Karol Wasiek: Podpisałeś kontrakt z Asseco Gdynia w trakcie sezonu. Czy z perspektywy czasu to była dobra decyzja?
Ovidijus Galdikas: Myślę, że jak najbardziej. Miałem zapewnienie, że dostanę sporo minut i tak też się stało. W spokoju mogłem odbudować swoje zdrowie, jak i formę koszykarską. Cieszę się, że trener Dedek zaufał mi i pod koniec byłem ważną postacią w zespole.
Czyli kontraktu z Asseco nie żałujesz w żadnym stopniu?
- Jestem bardzo szczęśliwy z tego powodu, że trafiłem akurat do takiej drużyny jak Asseco Gdynia.
[ad=rectangle]
Ponieważ?
- Tutaj musiałbym wrócić do historii, która miała miejsce przed podpisaniem kontraktu. Do Gdyni przyjeżdżałem z kontuzją żeber, ale w klubie nie robili z tego problemu. Dali mi czas, żebym się odbudował i nabrał odpowiedniej dyspozycji. Wiadomo, że trochę to trwało, ale wreszcie złapałem dobrą formę i pokazałem, że mogę z powodzeniem sobie radzić w polskiej lidze.
W ćwierćfinałowych meczach ze Stelmetem Zielona Góra pokazałeś, że możesz z powodzeniem dominować w strefie podkoszowej!
- Trzeba sobie powiedzieć, że to była naprawdę dobra seria dla mnie, jak i drużyny. Co prawda przegraliśmy, ale pokazaliśmy się z naprawdę dobrej strony. Co do mojej postawy - to uważam, że po prostu odwdzięczyłem się trenerom za zaufanie, którym mnie obdarzyli. Moje dobre wyniki są połączeniem ciężkiej pracy, jak i wspomnianego wcześniej zaufania. Pokazałem, że drzemie we mnie duży potencjał.
Jak w ogóle oceniasz ten sezon w wykonaniu drużyny?

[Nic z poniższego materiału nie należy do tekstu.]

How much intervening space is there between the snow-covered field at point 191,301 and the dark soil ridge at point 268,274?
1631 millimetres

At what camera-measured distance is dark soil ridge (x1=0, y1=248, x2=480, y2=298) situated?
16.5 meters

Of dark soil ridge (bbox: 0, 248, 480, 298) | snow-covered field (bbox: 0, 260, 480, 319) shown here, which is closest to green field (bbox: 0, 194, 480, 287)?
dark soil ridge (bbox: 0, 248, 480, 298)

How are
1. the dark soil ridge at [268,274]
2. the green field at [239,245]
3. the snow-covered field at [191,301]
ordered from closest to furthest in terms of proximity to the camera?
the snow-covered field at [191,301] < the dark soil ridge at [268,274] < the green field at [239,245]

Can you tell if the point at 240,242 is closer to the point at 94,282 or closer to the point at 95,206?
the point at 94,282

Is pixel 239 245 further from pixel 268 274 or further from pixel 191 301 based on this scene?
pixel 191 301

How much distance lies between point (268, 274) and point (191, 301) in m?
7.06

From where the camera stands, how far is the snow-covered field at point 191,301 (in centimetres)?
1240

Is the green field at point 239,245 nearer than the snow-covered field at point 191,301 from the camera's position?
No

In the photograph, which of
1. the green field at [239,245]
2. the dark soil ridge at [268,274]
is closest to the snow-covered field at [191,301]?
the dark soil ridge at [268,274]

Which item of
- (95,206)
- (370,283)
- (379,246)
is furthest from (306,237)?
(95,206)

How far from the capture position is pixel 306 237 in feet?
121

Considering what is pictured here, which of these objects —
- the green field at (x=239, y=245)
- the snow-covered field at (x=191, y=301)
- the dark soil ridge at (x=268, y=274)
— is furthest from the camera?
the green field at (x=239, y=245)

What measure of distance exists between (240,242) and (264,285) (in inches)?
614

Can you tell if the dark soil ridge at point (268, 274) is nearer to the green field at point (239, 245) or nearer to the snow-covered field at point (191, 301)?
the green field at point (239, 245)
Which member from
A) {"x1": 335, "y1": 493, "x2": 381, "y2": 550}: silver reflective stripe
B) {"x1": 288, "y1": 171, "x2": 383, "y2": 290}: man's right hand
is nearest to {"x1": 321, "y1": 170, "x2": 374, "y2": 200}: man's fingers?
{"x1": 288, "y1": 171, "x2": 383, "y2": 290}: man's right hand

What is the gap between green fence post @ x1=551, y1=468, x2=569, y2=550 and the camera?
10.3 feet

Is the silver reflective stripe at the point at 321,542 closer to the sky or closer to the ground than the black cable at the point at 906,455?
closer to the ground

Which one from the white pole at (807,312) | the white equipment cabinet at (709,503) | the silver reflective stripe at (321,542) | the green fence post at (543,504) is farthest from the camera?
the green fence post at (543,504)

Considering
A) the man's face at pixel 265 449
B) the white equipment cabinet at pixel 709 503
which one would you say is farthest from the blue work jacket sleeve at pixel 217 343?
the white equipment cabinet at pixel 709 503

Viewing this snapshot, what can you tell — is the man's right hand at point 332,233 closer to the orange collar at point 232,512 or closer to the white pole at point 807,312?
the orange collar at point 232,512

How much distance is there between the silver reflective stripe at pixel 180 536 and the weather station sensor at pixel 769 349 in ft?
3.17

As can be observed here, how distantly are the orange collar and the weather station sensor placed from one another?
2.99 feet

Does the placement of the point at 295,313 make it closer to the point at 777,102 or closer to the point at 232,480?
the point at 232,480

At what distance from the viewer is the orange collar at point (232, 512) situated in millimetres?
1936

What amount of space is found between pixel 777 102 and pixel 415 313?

- Zrobiliśmy kawał dobrej roboty. Nikt się nie spodziewał tego, że awansujemy do play-offów, a tymczasem nam udało się tego dokonać, mimo że nie było łatwo. Aczkolwiek uważam, że stać nas było na jeszcze lepszą grę w play-offach. Byliśmy naprawdę blisko odniesienia drugiego zwycięstwa przeciwko Stelmetowi i przeniesieniu rywalizacji do Zielonej Góry.
Jak ocenisz poziom rozgrywek?
- Uważam, że w tej lidze mogę podnosić swoje umiejętności. Jest wiele wyrównany drużyn, z którymi trzeba prowadzić zacięte boje. Aczkolwiek im wyższy poziom rozgrywek, tym łatwiej jest czegoś się nauczyć.
A jak czułeś się w Trójmieście?
- Bardzo dobrze! Jestem zdania, że trafiłem do jednego z piękniejszych miejsc w Polsce. To sama przyjemność grać w takim mieście!
Zostajesz na kolejny sezon?
- Tak. Chcę tutaj zostać i poprawiać swoje umiejętności.